Money. Gobs of it. In the blink of an eye - or the drop of a ball— it's all yours.
Everyone dreams about striking it rich by winning a lottery. We all feverishly line up to purchase our tickets, and watch TV or scan the newspapers to see if we have won, even though the odds are better that we will be struck by lightning. Still, we perservere, because no matter what else happens this week, you can be sure that someone, somewhere, will win the big one.
Lotteries are an unparalleled popular phenomenon. But what happens after the winners are revealed, and the checks have been issued? How does winning a lottery change one's life?
Luck of the Draw profiles past winners of big lotteries, and how their windfall impacted their lives, mostly for the better, but interestingly sometimes for the worse, such was the case of a Florida widow who won $5 million in 1984; three years later, she lost her mansion and fancy cars, and owed the IRS $500,000 for back taxes.
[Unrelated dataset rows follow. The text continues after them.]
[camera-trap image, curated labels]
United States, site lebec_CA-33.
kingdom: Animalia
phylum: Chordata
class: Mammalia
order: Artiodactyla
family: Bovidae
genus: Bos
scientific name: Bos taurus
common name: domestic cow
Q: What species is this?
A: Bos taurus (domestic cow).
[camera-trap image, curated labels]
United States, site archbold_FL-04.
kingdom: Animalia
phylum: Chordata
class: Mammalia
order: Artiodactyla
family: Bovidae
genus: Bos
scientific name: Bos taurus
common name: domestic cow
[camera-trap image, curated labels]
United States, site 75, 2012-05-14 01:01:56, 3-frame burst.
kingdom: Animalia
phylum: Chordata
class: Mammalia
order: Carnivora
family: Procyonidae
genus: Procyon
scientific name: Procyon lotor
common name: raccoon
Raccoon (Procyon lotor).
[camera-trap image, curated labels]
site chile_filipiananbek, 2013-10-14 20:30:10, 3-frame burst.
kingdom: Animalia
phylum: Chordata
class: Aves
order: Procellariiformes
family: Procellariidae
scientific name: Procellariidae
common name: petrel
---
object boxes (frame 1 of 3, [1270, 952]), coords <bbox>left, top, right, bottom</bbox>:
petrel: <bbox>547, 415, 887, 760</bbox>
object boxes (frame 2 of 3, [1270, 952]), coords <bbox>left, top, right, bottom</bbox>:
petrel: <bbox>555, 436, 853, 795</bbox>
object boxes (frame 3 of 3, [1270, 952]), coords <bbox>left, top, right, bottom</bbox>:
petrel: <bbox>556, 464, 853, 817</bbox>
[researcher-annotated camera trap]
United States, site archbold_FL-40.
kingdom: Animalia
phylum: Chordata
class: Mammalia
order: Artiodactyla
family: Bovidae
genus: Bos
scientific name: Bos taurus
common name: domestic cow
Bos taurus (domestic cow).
Eventually she was arrested for trying to hire a contract killer to take out her daughter-in-law, whom she blamed for her lottery misfortune. The book also depicts the past, present and future of lotteries in North America and the world over, and includes a special chapter on the revived phenomenon of big-time TV game show winners. Who wants to be a millionaire? Seemingly, everyone.
In a country where eighty percent of adults have played a lottery, creating a multi-billion dollar industry, Luck of the Draw is an insightful inside look at lotteries, its winners, and its losers.